EXCERPT
Renewables: Are They Really Cheaper?
/I have had many posts on the soaring consumer electricity costs suffered by the residents of those jurisdictions that have proceeded furthest down the road to all-renewable power. These are places like Germany, the UK, and California, where consumer electricity prices are double to triple the U.S. average. But is that difference the result of their race to convert to wind and solar electricity generation, or does it stem instead from “bad luck,” or something else? Even as electricity prices in many of these places soar, advocates of wind and solar generation continue to claim that those resources are cheaper than the hydrocarbon alternatives. Do they have a point?
The latest back-and-forth has played out on the editorial pages of the Wall Street Journal. On August 20, Republican candidate for Vice President J.D. Vance had an op-ed with the online headline “Harris Wages War on U.S. Energy.” He argued:
“The net-zero project is already stifling investment in the coal, natural gas, and nuclear plants that Americans rely on for reliable, affordable ‘base load’ electricity.”

PROBLEMS
[1] In the piece on renewable energy costs, translate this sentence into Spanish: "These are places like Germany, the UK, and California, where consumer electricity prices are double to triple the U.S. average."
[2] Carry the piece on renewable energy costs forward from its final sentence.
The material after this text is separate from it.

INFORMATION PROVIDED
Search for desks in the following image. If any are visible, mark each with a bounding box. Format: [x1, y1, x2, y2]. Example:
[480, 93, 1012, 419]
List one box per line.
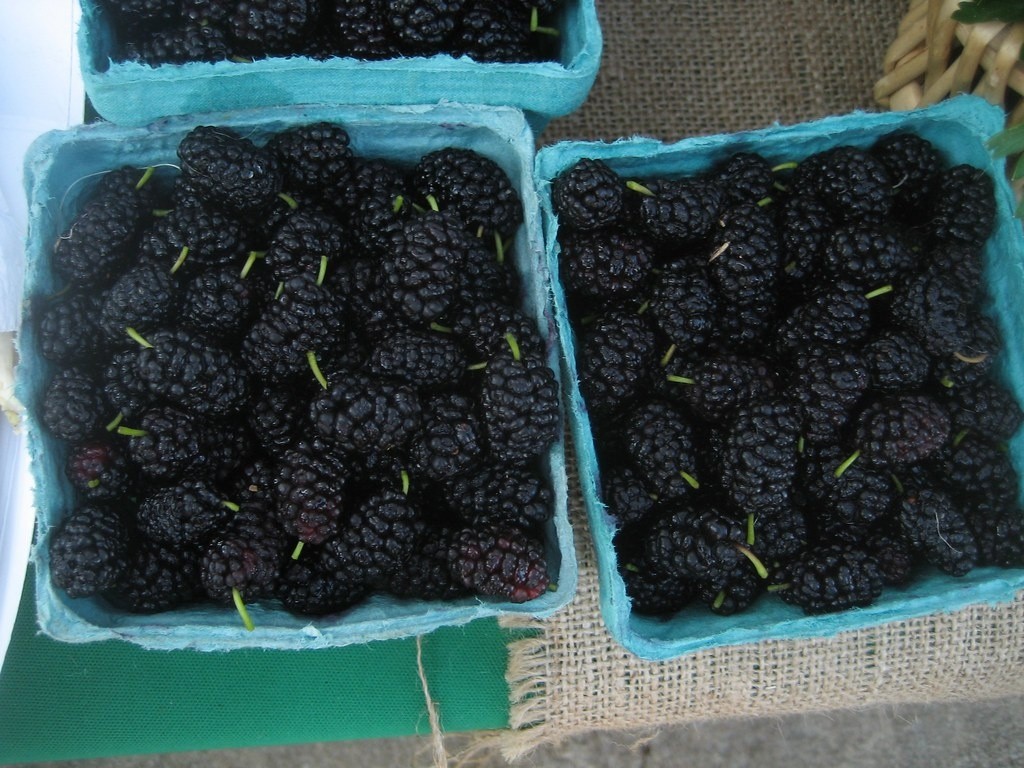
[0, 0, 1024, 765]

RESPONSES TO THE TASKS
[1] Se trata de lugares como Alemania, el Reino Unido y California, donde los precios de la electricidad para los consumidores son del doble al triple del promedio de EE. UU.

[2]
On August 28, the Journal ran a responsive letter to the editor from a guy named Mark Z. Jacobson. Jacobson is a professor at Stanford University, and is perhaps the most prominent advocate of transition to electricity generation from entirely renewable sources, what he calls “WWS” (wind, water, solar), with some sort of energy storage thrown in as back-up. Jacobson broke onto the scene back in 2011 with a paper in an Elsevier publication called Science Direct, and followed that up with a major opus in PNAS in 2015 titled “Low-cost solution to the grid reliability problem with 100% penetration of intermittent wind, water, and solar for all purposes.” The subsequent accumulation of evidence has not at all slowed Jacobson down. For example we have this piece in the Guardian from January 2023, key quote: “The influential academic says renewables alone can halt climate crisis. . . . Wind, water and solar can provide plentiful and cheap power, he argues, ending the carbon emissions driving the climate crisis.” And if I haven’t yet mentioned it, Jacobson is the driving force behind New York’s Climate Leadership and Community Protection Act, via his acolyte Robert Howarth of Cornell.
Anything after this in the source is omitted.